I sit here every day, on the curb across the street, looking up at her with mingled fascination and apprehension. So regal, she is at a constant climax, just as I am at the bottom, the bedrock of her existence. We coexist in a parallel, subconsciously afraid to cancel each other out—a disastrous calamity—and thusly maintain separate identities.
She is the thrilling embodiment of everything I am not: free spirit, subtle acumen, and a chiseled love for beauty in all forms. Some days I find her examining the sky so intently that I feel she might get up and dive into the vast blueness of it, leaving me behind in order to achieve some celestial understanding, unattainable so long as I hold her back with my insecurities, doubts, and concrete perception.

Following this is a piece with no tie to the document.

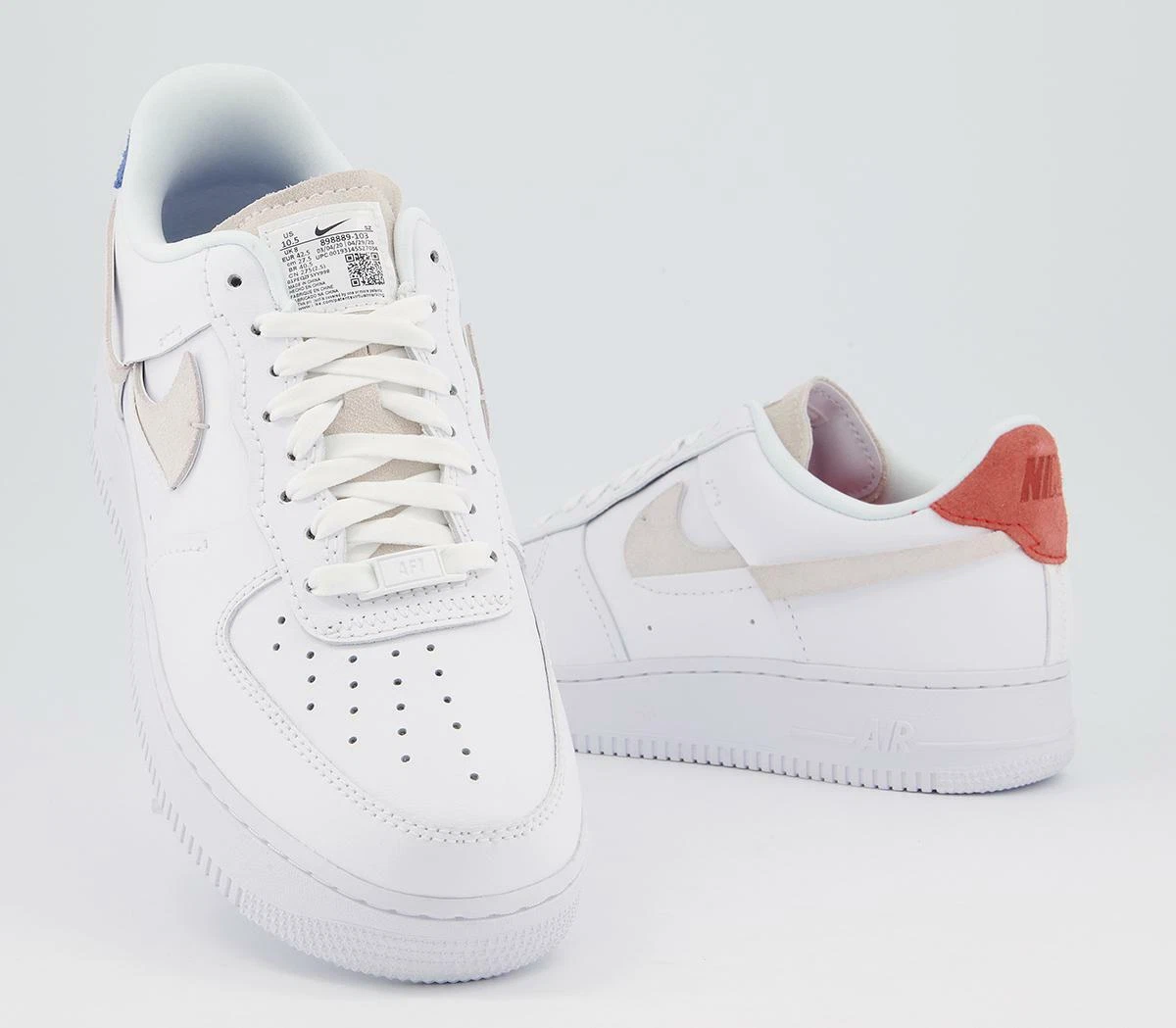 Nike air force store 1 07 lux white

But I realize this will never happen, and I believe she does too. She does not see me among the herd of the mundane, but rather as her antithesis and, consequently, her counterpart. We function together, despite the expanse between us, equalizing the manifestation of our physical form.
Even as the evening atmosphere passes over us, I can still see her, a rough profile shifting against the dotted indigo. She's sure of her place in this world, as I am now.